先代は80過ぎの老人であった、その先代が亡くなったのが一昨年である。
つまり、この教団とこの国は一昨年からは、生きている最高指導者がいないまま政治を行っていたと言うことになる。
他の国ではありえないことだ。
だがこれも無理はない、『神の御子』として認定された人物は途中で交代がされないからだ、死ぬまで、あるいはその力が失われるまではその『神の御子』が続けれられるのだ、『神の御子』は飾り的な一面もあるが、その半面で常人離れした魔力が必要とされる、その圧倒的な力で信仰を集めるのだ。

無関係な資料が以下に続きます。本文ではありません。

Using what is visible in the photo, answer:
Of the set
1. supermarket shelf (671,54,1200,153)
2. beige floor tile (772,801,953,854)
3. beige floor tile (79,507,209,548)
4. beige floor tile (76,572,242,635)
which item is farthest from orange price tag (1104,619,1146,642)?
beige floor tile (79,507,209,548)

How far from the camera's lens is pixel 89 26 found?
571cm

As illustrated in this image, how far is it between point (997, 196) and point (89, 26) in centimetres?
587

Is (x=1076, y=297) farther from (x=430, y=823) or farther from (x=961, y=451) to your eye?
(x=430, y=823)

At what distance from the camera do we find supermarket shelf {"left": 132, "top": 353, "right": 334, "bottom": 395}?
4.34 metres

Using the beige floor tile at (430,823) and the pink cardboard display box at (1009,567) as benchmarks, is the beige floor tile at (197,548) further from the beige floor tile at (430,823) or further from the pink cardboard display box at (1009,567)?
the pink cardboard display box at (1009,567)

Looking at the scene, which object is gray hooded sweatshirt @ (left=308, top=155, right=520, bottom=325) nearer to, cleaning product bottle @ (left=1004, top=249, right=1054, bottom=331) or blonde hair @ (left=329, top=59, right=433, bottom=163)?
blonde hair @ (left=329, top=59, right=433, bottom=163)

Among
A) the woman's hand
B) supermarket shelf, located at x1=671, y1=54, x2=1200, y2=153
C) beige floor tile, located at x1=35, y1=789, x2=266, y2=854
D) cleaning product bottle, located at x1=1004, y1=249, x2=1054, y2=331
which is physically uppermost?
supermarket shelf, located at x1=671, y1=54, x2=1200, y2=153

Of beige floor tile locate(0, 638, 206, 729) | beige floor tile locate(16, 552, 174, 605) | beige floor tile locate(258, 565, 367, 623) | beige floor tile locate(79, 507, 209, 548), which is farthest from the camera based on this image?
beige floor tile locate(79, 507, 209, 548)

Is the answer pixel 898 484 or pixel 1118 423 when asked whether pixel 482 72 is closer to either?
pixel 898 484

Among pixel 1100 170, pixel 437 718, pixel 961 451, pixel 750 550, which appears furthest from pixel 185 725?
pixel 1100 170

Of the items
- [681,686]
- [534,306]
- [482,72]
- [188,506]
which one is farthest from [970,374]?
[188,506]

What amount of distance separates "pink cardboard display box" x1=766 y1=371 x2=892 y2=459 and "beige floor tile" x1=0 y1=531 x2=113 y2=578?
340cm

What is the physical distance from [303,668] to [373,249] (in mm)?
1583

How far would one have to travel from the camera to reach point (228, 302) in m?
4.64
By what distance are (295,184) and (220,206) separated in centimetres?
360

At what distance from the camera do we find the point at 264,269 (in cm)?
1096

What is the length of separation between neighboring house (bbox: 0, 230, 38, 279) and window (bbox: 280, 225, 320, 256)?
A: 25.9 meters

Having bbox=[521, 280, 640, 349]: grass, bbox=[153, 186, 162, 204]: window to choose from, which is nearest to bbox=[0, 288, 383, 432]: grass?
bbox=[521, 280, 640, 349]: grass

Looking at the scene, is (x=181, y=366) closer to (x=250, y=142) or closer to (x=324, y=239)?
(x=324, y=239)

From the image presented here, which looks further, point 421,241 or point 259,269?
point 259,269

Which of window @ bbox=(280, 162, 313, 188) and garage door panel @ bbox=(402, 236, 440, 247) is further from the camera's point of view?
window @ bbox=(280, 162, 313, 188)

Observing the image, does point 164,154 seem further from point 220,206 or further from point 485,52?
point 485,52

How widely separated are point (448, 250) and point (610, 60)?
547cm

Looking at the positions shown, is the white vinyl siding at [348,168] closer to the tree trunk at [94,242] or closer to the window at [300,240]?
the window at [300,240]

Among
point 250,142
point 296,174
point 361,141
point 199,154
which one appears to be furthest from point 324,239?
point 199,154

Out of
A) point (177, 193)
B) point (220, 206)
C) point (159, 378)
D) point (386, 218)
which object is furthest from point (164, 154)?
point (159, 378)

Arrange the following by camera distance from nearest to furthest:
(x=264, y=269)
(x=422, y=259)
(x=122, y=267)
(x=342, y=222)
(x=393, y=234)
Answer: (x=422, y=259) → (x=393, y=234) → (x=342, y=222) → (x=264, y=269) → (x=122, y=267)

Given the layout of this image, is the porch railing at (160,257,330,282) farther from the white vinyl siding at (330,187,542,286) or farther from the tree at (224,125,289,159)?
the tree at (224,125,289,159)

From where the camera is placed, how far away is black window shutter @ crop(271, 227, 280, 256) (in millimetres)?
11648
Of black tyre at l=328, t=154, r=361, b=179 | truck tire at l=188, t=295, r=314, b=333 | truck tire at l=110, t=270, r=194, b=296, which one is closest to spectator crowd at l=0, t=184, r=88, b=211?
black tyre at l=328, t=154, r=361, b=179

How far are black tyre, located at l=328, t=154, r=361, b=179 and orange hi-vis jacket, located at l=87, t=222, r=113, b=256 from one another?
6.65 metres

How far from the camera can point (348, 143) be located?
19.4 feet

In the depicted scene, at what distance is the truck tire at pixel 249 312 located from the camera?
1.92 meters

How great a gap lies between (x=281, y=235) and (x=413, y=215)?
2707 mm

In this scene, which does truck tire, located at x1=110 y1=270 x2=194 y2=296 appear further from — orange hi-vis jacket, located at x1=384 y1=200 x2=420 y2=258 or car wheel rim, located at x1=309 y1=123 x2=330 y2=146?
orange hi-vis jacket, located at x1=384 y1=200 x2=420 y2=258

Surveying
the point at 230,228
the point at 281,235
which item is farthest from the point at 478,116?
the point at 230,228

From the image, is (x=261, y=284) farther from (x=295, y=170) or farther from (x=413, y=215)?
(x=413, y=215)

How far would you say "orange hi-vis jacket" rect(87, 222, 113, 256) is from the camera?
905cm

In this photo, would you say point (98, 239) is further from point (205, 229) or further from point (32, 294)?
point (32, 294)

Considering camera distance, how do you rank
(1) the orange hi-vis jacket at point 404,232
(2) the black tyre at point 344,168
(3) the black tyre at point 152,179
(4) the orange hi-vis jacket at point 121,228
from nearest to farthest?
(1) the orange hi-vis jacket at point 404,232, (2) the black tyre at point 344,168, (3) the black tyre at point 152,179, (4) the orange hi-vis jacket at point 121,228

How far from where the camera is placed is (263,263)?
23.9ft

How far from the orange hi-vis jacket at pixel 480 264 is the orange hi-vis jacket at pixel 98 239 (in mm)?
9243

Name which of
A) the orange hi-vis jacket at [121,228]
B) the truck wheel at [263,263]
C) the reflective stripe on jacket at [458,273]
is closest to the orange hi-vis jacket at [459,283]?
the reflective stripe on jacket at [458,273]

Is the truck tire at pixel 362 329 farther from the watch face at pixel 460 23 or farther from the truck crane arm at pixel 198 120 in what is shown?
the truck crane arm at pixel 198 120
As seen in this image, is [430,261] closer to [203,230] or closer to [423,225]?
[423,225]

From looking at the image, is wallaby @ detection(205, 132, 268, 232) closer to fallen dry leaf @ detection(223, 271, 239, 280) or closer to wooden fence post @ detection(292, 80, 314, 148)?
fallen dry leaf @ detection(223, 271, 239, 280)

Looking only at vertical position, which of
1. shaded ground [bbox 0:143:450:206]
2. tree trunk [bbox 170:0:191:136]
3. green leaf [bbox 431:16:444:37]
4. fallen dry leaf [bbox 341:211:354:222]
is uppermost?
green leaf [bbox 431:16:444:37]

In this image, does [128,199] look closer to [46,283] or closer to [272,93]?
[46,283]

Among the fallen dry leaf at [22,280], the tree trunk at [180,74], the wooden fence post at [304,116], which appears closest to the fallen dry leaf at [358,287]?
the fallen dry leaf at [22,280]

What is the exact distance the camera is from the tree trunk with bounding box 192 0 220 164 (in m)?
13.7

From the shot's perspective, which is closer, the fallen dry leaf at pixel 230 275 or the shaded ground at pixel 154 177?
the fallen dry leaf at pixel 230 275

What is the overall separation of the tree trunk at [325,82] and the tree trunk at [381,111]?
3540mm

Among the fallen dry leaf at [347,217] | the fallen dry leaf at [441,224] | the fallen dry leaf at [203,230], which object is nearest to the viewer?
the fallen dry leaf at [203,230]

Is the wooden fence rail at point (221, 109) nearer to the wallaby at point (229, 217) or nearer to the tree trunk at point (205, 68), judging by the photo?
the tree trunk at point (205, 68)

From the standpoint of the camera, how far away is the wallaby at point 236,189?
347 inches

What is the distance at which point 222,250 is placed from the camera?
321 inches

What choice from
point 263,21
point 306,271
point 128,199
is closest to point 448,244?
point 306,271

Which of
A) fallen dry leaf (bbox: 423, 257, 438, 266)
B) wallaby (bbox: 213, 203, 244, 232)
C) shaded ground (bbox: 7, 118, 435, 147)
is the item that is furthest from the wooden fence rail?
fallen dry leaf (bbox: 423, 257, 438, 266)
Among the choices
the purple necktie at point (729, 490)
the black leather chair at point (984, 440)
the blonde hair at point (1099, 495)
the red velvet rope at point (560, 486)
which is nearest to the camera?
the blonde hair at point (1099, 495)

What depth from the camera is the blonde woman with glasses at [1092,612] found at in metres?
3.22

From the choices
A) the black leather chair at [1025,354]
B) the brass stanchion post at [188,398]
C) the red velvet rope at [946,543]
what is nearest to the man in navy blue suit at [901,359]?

「他にも候補者がいるんだけど、皆、僕よりは魔力が低いらしくて。それで10歳を迎えるまでは誰も次の『神の御子』にはしなかったんだって」
ハヤンは絶句した。
それほどの存在を目の前にして、言葉が思い浮かばない。
世間に大して興味が無いハヤンであったが、実際に目の前に一国の王となる存在がいると、どうしても緊張のに似た感覚を覚える。
「……たまにね、意識だけを散歩させるんだ。滅多な事じゃ僕は外に出る事も出来ない身分でね、昨日もそうしていたら、あなたを見つけたんだ」
「俺を?」
「そう、こんなに哀しみに満ち溢れた魂は見た事が無かったよ、まるで大木、そう朽ちて体中に鳥が穴を開け、虫が巣食っている巨大な老木のようだ、よほど精神が磨り減っているようだね」
「……」
「そしてあなたは、その魂の浄化にこの国に訪れたということだね」
「別に入信する気は無いけどな。あ、えーと」
ハヤンはエクの名を呼ぼうとして迷った。
一国の次期指導者を呼び捨てにするのも気が引けるが、子供に対して、様をつけて呼ぶのは白々しすぎる気がする。
「ふふ、エクで良いよ、もっとも本名は別に有るんだ、この名は死ぬまで誰にも言ってはいけないんだけどね。僕をエクと呼び捨てにする代わり僕もあなたの事はハヤンと呼んで良いかな」
「ああ、それで構わないよ。それで、そろそろ本題に入ってくれないか、エク」
「ハヤンに必要なのは信仰じゃない、もっと具体的な方法でしょう? 医者が祈りを捧げても病が治らないように、ハヤンが欲しいのは患部を取り除く術だ、つまりこの国に有る世界樹の神槍と言う事になる」
「……ああ、そうだよ」
「あれはこの国の信仰のシンボルの1つだよ、あれが無くなると――」
エクは僅かに声を小さくしながら言った。
「この国が滅ぶと言いたげじゃないか、槍一本だろう? それに持ってどこかへ行く訳じゃないんだ」
ハヤンは、元々それほど口数の多い男ではない。
ファレイが憑いてからは、滅多な事では他人と口を利かなくなった、話すとしても必要最低限のことだけだ。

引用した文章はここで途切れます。